Patents and other Intellectual Property rights are some of the most difficult things to value, mainly because the invention, concept or trademark may only prove its true value with the passage of time. Forecasting a true market value, especially for a technology based invention is not an easy thing to so as similar inventions or concepts can be devised or created in a relatively short period of time. And although a patent generally have a protection period of at last 20 years, the patented product can easily become obsolete must sooner. Taking these realities into consideration, just what means are most applicable in formulating a realistic patent valuation?
As already mentioned many kinds of patents, especially those in the scientific and technology sectors, the values placed on the patent must be constantly revised and evaluated during the patent’s lifetime. As the patent process itself can be a lengthily and costly procedure, various valuation methods include cost methods, option methods, as well as the patented item’s potential use must be evaluated by both the patent agent during the patent’s application, as well as the ones who produce and market the item afterwards. A considerable amount of economic forecasting is also required to try to determine what the eventual demand will be for the patented item, which may seem high at the outset, but in reality may not prove so. In light of these considerations the following valuation methods are usually empowered to assess a patents potential worth.
- Cost methods – cost methods are based on a number of factors, including acquisition costs, depreciation, obsolescence (very important in technology based patents), and allowance for future benefits that may be incurred from the use of the patented invention.

= SUPPLIED DATA =
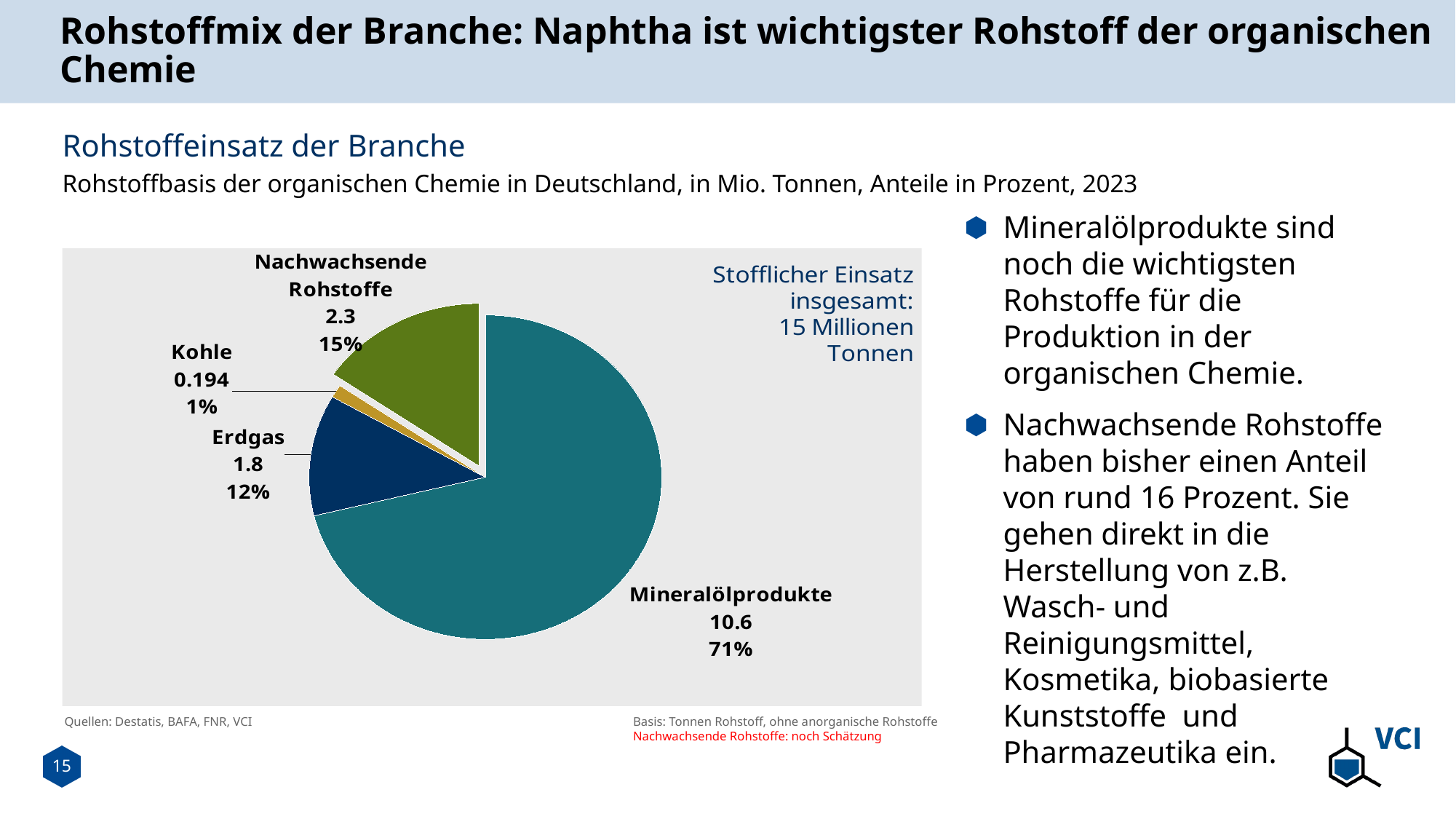
Which category has the largest slice in the pie chart? Mineralölprodukte Which category has the smallest slice in the pie chart? Kohle What is the value shown for Kohle in the pie chart? 0.194 What is the value shown for Mineralölprodukte in the pie chart? 10.6 What is the title of the chart on the slide? Rohstoffeinsatz der Branche What kind of chart is shown on the slide? pie chart What total material input (Stofflicher Einsatz insgesamt) is stated on the chart? 15 Millionen Tonnen What percentage share does Erdgas have in the pie chart? 12% What is the difference between the values for Nachwachsende Rohstoffe and Erdgas in the pie chart? 0.5 What percentage share do Nachwachsende Rohstoffe have in the pie chart? 15% Which is larger in the pie chart, Erdgas or Nachwachsende Rohstoffe? Nachwachsende Rohstoffe How many slices does the pie chart have? 4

= DIRECTIONS =
a. Under cost methods, which factor does the patent valuation text call very important in technology-based patents?
b. Extend the patent valuation text, picking up right after its last sentence.

= TASK-BY-TASK OUTPUTS =
a. Obsolescence

b.
- Market based methods – these methods include comparing royalty costs for similar patents, market forecasts and surveys, and calculation of the patented product of the marketing firm against it’s residual value after deducting the value of all known assets from the market value of the producing company. In any respect, marketing methods are nothing more than sophisticated forecasts of potential market growth.
- Income methods – Future income from a patented product can be based on forecasting future cash flows generated by the sale and revenue return on the patented goods over a period of time. Royalty rates paid by a patent licensee are also a factor in determining the total income generated by a patented invention.
- Accounting flexibility and option pricing of patent are also important factors to consider in assessing a patent’s true value.
Changing risks are also important factors involved in valuing a patent’s eventual worth. A good example concerns the fledgling computer software company, Mircosoft, during the mid 1980′s when it’s CEO, William Gates, pitted his relatively unknown software product, Word I, against the already successful Wordperfect product. Taking present realities into consideration, changing risks factors proved Microsoft’s product to be the eventual dominant one in the computer software market; and as the time worn saying goes:
“the rest was history”.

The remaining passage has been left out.